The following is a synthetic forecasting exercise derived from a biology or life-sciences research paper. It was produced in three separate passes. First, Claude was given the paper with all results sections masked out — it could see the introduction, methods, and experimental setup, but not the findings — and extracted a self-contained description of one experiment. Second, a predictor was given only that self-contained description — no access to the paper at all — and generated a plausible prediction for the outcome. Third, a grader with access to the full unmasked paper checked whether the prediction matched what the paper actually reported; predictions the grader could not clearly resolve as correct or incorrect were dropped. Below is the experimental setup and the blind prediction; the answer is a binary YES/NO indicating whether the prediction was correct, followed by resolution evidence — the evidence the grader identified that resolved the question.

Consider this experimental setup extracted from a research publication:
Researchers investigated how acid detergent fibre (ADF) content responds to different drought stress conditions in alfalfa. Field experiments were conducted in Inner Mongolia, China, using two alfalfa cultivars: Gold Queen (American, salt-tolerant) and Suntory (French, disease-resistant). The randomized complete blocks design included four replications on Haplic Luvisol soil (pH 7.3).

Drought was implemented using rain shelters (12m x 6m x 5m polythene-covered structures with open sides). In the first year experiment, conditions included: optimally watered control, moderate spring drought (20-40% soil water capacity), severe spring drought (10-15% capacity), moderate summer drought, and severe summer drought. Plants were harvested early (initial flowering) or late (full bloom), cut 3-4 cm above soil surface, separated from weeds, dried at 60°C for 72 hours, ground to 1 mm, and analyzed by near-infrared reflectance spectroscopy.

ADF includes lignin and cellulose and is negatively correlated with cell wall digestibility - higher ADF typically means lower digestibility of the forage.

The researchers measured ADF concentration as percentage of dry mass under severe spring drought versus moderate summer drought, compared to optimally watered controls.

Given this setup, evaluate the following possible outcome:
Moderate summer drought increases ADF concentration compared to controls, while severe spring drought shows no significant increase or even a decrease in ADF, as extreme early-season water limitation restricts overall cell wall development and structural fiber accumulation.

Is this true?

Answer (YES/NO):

-=-=-=-=-

PROBLEM DETAILS. For the word "compared", find all matching lines in the entries above and copy them out.

WRITTEN SOLUTION.
The researchers measured ADF concentration as percentage of dry mass under severe spring drought versus moderate summer drought, compared to optimally watered controls.
Moderate summer drought increases ADF concentration compared to controls, while severe spring drought shows no significant increase or even a decrease in ADF, as extreme early-season water limitation restricts overall cell wall development and structural fiber accumulation.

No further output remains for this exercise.